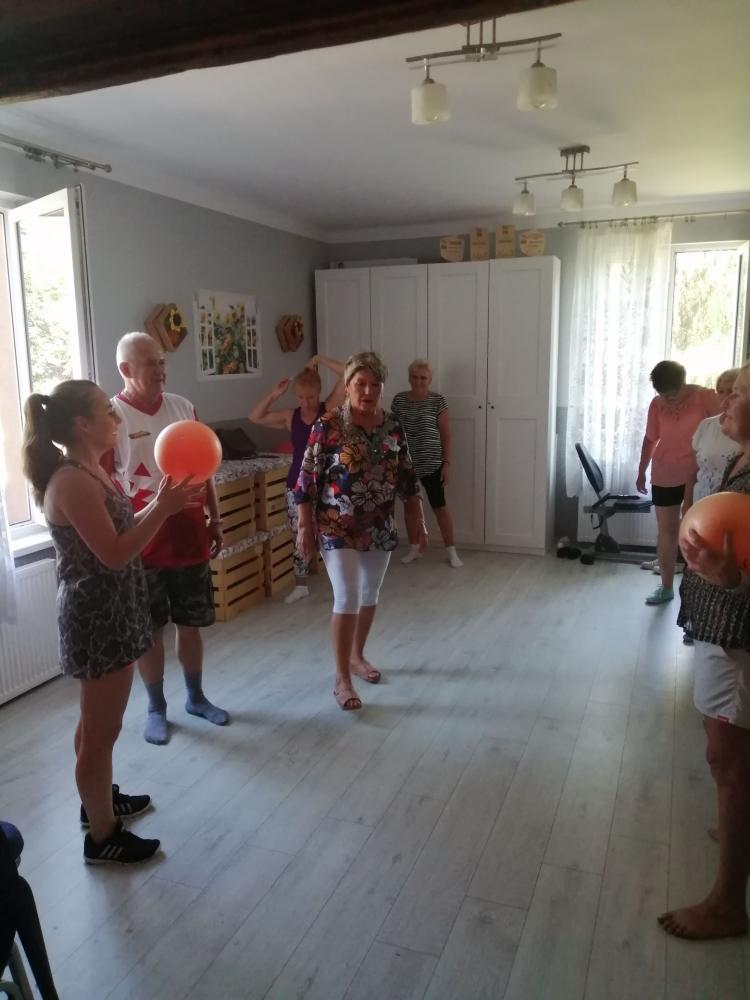 Seniorzy ćwiczący z piłkami  w Klubie Seniora.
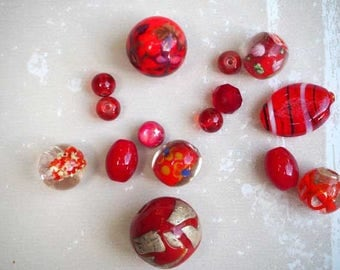 Set of 15 different styles, oval, round, flat red tones glass beads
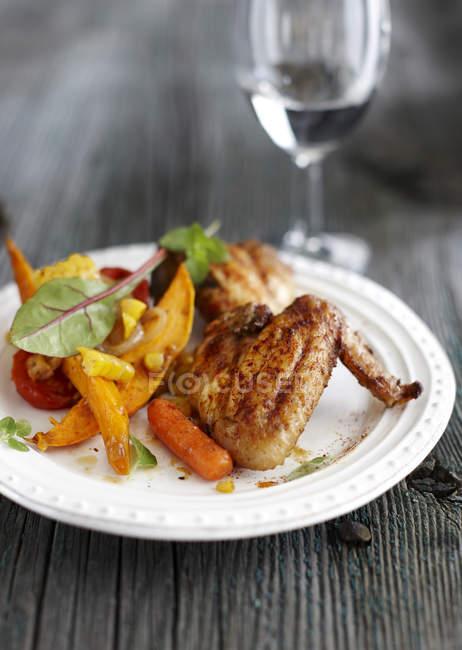Placa de pollo asado, tomates cherry, zanahoria, rodajas de batata y maíz sobre madera gris - foto de stock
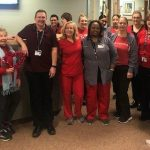 UConn dermatology staff wearing red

********************

The copy should hold, exactly, the lines from the one containing "Set of 15 different" to the final line of the listing above, with both ends present and no pictures.

 Set of 15 different styles, oval, round, flat red tones glass beads
Placa de pollo asado, tomates cherry, zanahoria, rodajas de batata y maíz sobre madera gris - foto de stock
 UConn dermatology staff wearing red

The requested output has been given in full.